Topical medications, such as creams or ointments, can control the symptoms of AD. Most AD medications are OTC and can be bought without a doctor’s prescription, but it is still wise to consult a physician first.

  • Corticosteroids: One of the most commonly used and prescribed medications to ease the symptoms of all types of eczema is corticosteroid, commonly known as "steroid." This type of drug can reduce inflammation and itching, which helps with the healing of the skin.

  • Pimecrolimus cream or tacrolimus ointment: Pimecrolimus is recommended for mild to moderate cases of AD, while tacrolimus is for moderate to severe cases. Both work as calcineurin inhibitors that alter the immune system by suppressing the production of pro-inflammatory cytokines that can contribute to flare-ups.

  • Crisaborole ointment: This type of ointment helps treat AD by blocking the action of natural substances in the body that cause inflammation. This medication is to be used according to how it was prescribed and with caution. After applying the ointment, wash your hands thoroughly to remove residues. Avoid getting it in the eyes, mouth, or vagina.

  • Ruxolitinib cream: This is the first topical Janus kinase (JAK) inhibitor cream for treating AD approved by the FDA. It is used for the treatment of mild to moderate AD. It is prescribed to those whose disease is not effectively controlled with other topical medications.

Oral Prescription

Oral medications are also being prescribed for AD. However, as with any other drug, they require close supervision by a medical expert.

  • Immunosuppressants: As their name suggests, immunosuppressants work by suppressing the action of the immune system. Some of the pathways that are involved in AD are modulated by the immune system; often, an overreaction of the immune system leads to inflammation. Medications such as methotrexate and azathioprine are included in this category.

  • Corticosteroids: It is very obvious by now that inflammation plays a huge role in AD. Thus, medications such as prednisolone can help manage AD.
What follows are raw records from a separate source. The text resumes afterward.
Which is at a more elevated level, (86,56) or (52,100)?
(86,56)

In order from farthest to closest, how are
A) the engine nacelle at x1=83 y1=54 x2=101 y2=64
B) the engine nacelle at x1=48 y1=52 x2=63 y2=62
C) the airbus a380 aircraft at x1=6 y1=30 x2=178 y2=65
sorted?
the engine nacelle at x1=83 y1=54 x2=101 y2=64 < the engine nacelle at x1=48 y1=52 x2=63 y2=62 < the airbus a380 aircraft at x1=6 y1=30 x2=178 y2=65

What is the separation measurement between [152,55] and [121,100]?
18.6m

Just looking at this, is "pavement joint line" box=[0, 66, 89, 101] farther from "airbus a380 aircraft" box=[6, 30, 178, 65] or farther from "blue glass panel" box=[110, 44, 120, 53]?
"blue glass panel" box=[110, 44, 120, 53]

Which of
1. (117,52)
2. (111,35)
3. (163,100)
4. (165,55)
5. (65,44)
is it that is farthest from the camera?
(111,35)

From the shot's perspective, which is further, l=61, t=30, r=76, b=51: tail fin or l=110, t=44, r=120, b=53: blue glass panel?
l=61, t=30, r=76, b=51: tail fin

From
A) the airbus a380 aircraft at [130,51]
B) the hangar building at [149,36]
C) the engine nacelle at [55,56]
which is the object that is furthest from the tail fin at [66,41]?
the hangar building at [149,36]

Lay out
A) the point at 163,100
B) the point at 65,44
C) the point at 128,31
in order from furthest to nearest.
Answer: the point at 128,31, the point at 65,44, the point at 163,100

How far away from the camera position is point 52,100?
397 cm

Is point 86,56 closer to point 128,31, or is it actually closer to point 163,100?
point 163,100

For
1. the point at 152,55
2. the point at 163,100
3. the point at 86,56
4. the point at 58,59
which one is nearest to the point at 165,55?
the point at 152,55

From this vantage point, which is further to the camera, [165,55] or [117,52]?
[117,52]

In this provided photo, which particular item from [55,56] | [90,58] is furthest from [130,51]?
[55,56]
Biologics, or biologicals, are a class of medications that includes vaccines, monoclonal antibodies, and immune modulators, to name a few. Biologicals used for AD are targeted therapies that work by blocking certain pathways, leading to less severe flare-ups and fewer AD symptoms.

  • Dupilumab: Dupilumab is a monoclonal antibody that works by blocking interleukin 4 and 13. This results in a reduction of inflammation, especially in AD cases where flare-ups are triggered by pro-inflammatory pathways.

  • Tralokinumab-ldrm: Similar to dupilumab, it is designed to target specific parts of the immune system that contribute to inflammatory diseases such as AD.